Reed Has No Official Policy on Generative AI in Admissions Essays, According to Dean of Admission
By Eli Ashcroft and Ian Zotter-Barlow
According to Dean of Admission Milyon Trulove, Reed College currently has no formal policy on the use of generative AI in admissions essays. “[Reed doesn’t] have a policy regarding AI use in the admission process,” Dean Trulove said, “[but] we expect that everyone will write their college essays independently of AI software.”
According to Greg Anderson, a professor in Reed’s Computer Science Department, artificial intelligence, “typically refers to the use of neural networks, which are mathematical objects inspired by the human brain.” Generative AI specifically, Anderson explained, “is based on large language models (LLMs), which are neural networks that have been trained by taking a block of text from the internet, feeding part of the text as input, and asking the network to predict the next word in the text.”
Early in the introduction of generative AI, some institutions responded by investing in AI detection tools. However, there’s no definitive way to actually tell the difference between AI generated text and human work. According to Anderson, “it is currently more or less impossible to automatically detect text generated by AI. By design, AI-generated text is statistically very similar to human-generated text, so automated tools relying on statistical analysis are going to have trouble distinguishing the two.”
In fact, artificial intelligence research company OpenAI discontinued a classifying tool which was supposed to detect whether or not text was written by artificial intelligence. After originally developing the tool, OpenAI discontinued it on July 20, 2023, citing a low accuracy rate. According to OpenAI’s website, the classifier, on a “challenge set” of English texts, correctly identified only 26% of the AI-generated content and incorrectly labeled human-generated content as artificial 9% of the time.

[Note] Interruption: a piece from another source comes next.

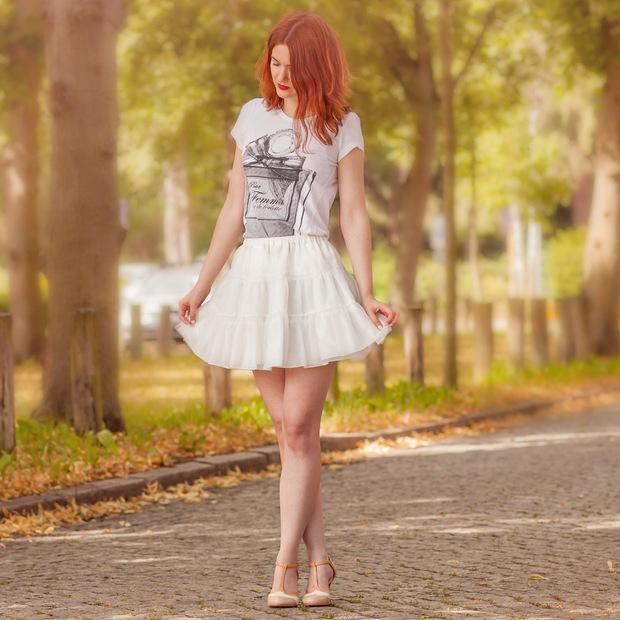 outfit_tüllrock_shirt parfum flakon (9)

Beyond Reed, admissions officers across the country are also weighing how to adapt to the widespread availability of the new tools. One big reason for this is ChatGPT is free — or at least a version of it is. Not only that, but it’s intuitive and accessible: if you want it to do something, you just go to a website and write what you want it to do. That accessibility means a lot of people are using it. ChatGPT in particular has proven its popularity — from writing scientific papers to curating an art exhibition at Duke University’s Nasher Museum, large language models are being used for basically anything humans can imagine – including college applications.

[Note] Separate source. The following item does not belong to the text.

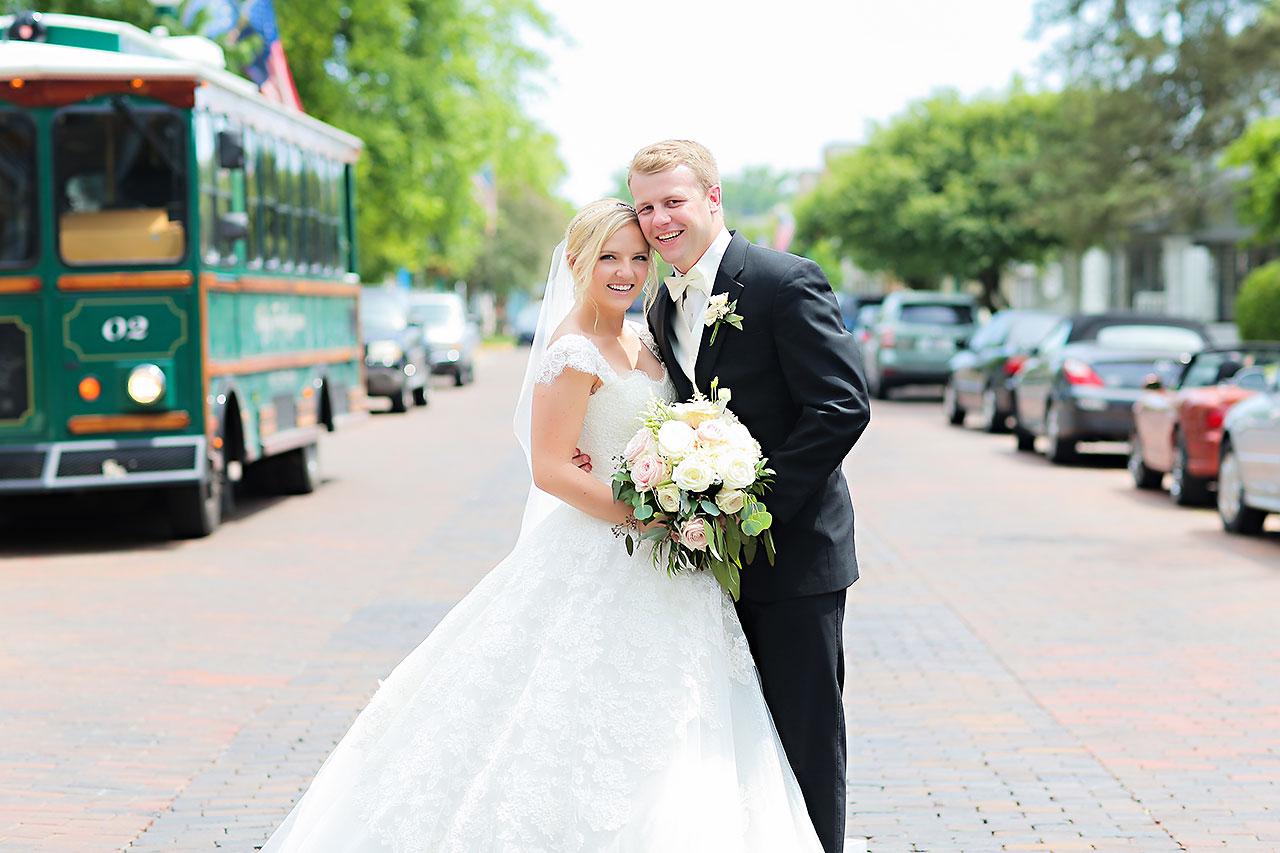 Morgan Max Scottish Rite Indianapolis Wedding 121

Some colleges, like the Sandra Day O’Connor College of Law at Arizona State University, have introduced application policies that prohibit or limit applicants’ use of AI. Other schools, like Reed, are more ambivalent. Reed’s reasoning, much like that of the handful of Ivy-league colleges, like Harvard, that have commented on AI, is that it just isn’t that good. Trulove said, “At its very best, any AI essay used in the admission process will fall right in the middle of the pack in terms of quality. I consider a candidate's use of AI less an issue of personal morals or motivation but rather an exercise in bad decision-making. Why would anyone leave their personal story and opportunity to impact the admission committee up to a digital presence?”